Provided material:

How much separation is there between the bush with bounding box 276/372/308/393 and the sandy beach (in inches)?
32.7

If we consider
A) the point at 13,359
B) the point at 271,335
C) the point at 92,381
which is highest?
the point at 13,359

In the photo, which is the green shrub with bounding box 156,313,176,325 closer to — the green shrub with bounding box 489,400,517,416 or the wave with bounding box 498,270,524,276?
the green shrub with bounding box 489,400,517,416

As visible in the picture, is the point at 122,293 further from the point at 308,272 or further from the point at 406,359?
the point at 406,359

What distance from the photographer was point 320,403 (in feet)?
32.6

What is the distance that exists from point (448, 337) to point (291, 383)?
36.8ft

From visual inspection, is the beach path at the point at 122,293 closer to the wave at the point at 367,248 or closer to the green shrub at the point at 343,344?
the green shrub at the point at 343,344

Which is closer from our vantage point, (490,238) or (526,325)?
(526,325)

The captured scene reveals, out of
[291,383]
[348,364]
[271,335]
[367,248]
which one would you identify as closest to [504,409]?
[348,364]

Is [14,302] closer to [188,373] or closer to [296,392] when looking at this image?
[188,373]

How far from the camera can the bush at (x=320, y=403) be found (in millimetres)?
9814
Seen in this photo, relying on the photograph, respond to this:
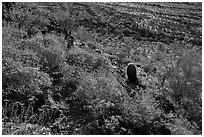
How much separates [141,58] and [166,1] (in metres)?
15.0

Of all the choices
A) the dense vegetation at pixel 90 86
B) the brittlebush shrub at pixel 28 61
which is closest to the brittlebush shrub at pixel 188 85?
the dense vegetation at pixel 90 86

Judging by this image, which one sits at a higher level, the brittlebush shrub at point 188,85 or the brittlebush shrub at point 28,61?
the brittlebush shrub at point 28,61

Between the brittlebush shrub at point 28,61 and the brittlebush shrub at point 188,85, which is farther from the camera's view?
the brittlebush shrub at point 188,85

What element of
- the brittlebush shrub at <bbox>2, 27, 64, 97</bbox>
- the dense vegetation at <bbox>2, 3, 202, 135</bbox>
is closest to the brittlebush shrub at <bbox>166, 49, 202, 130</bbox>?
the dense vegetation at <bbox>2, 3, 202, 135</bbox>

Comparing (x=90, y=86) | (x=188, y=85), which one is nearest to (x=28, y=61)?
(x=90, y=86)

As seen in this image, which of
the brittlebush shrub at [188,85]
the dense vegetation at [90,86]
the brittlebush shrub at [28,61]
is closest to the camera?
the dense vegetation at [90,86]

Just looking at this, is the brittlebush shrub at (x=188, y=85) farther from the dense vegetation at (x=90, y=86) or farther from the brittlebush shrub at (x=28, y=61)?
the brittlebush shrub at (x=28, y=61)

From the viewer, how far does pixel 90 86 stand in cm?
848

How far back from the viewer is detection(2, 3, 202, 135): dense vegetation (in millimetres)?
7511

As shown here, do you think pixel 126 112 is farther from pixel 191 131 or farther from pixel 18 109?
pixel 18 109

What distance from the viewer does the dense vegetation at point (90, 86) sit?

Exercise description:
Copy out all of the material above word for word, leaving out the pictures.

Answer for this exercise:
How much separation is there between the bush with bounding box 276/372/308/393 and the sandy beach (in inches)?
32.7

If we consider
A) the point at 13,359
B) the point at 271,335
C) the point at 92,381
which is highest?
the point at 13,359

In the photo, which is the green shrub with bounding box 156,313,176,325 closer to — the green shrub with bounding box 489,400,517,416 or the wave with bounding box 498,270,524,276?
the green shrub with bounding box 489,400,517,416

As visible in the picture, is the point at 122,293 further from the point at 308,272 or further from the point at 406,359?
the point at 406,359

What distance from the photographer was point 320,403 (in feet)?
32.6

What is the distance that exists from point (448, 337) to point (291, 383)?
36.8ft

From visual inspection, is the beach path at the point at 122,293 closer to the wave at the point at 367,248 or closer to the green shrub at the point at 343,344?
the green shrub at the point at 343,344

Which is closer from our vantage point, (490,238) or (526,325)?
(526,325)

The captured scene reveals, out of
[291,383]
[348,364]
[271,335]
[367,248]
which one would you identify as closest to [504,409]?
[348,364]

Is [14,302] closer to [188,373] or closer to [296,392] when looking at this image?
[188,373]

How far from the camera can the bush at (x=320, y=403) be found (in millimetres)?
9814
Seen in this photo, relying on the photograph, respond to this:
How much separates [141,58] and [166,1] (in metres)?
15.0

Of all the choices
A) the dense vegetation at pixel 90 86
B) the brittlebush shrub at pixel 28 61
which is closest to the brittlebush shrub at pixel 188 85?
the dense vegetation at pixel 90 86

Judging by this image, which one sits at a higher level, the brittlebush shrub at point 188,85 or the brittlebush shrub at point 28,61?
the brittlebush shrub at point 28,61

Between the brittlebush shrub at point 28,61 and the brittlebush shrub at point 188,85, which is farther from the camera's view?
the brittlebush shrub at point 188,85

What element of
- the brittlebush shrub at <bbox>2, 27, 64, 97</bbox>
- the dense vegetation at <bbox>2, 3, 202, 135</bbox>
is closest to the brittlebush shrub at <bbox>166, 49, 202, 130</bbox>?
the dense vegetation at <bbox>2, 3, 202, 135</bbox>

Comparing (x=90, y=86) | (x=188, y=85), which one is nearest to (x=28, y=61)?
(x=90, y=86)

As seen in this image, which of
the brittlebush shrub at [188,85]
the dense vegetation at [90,86]
the brittlebush shrub at [28,61]
is closest to the camera?
the dense vegetation at [90,86]

Just looking at this, is the brittlebush shrub at (x=188, y=85) farther from the dense vegetation at (x=90, y=86) or farther from the brittlebush shrub at (x=28, y=61)?
the brittlebush shrub at (x=28, y=61)

From the viewer, how far does pixel 90 86 stand in cm?
848

How far back from the viewer is detection(2, 3, 202, 135): dense vegetation (in millimetres)?
7511

As shown here, do you think pixel 126 112 is farther from pixel 191 131 or farther from pixel 18 109?
pixel 18 109

What distance from the viewer does the dense vegetation at point (90, 86) sit?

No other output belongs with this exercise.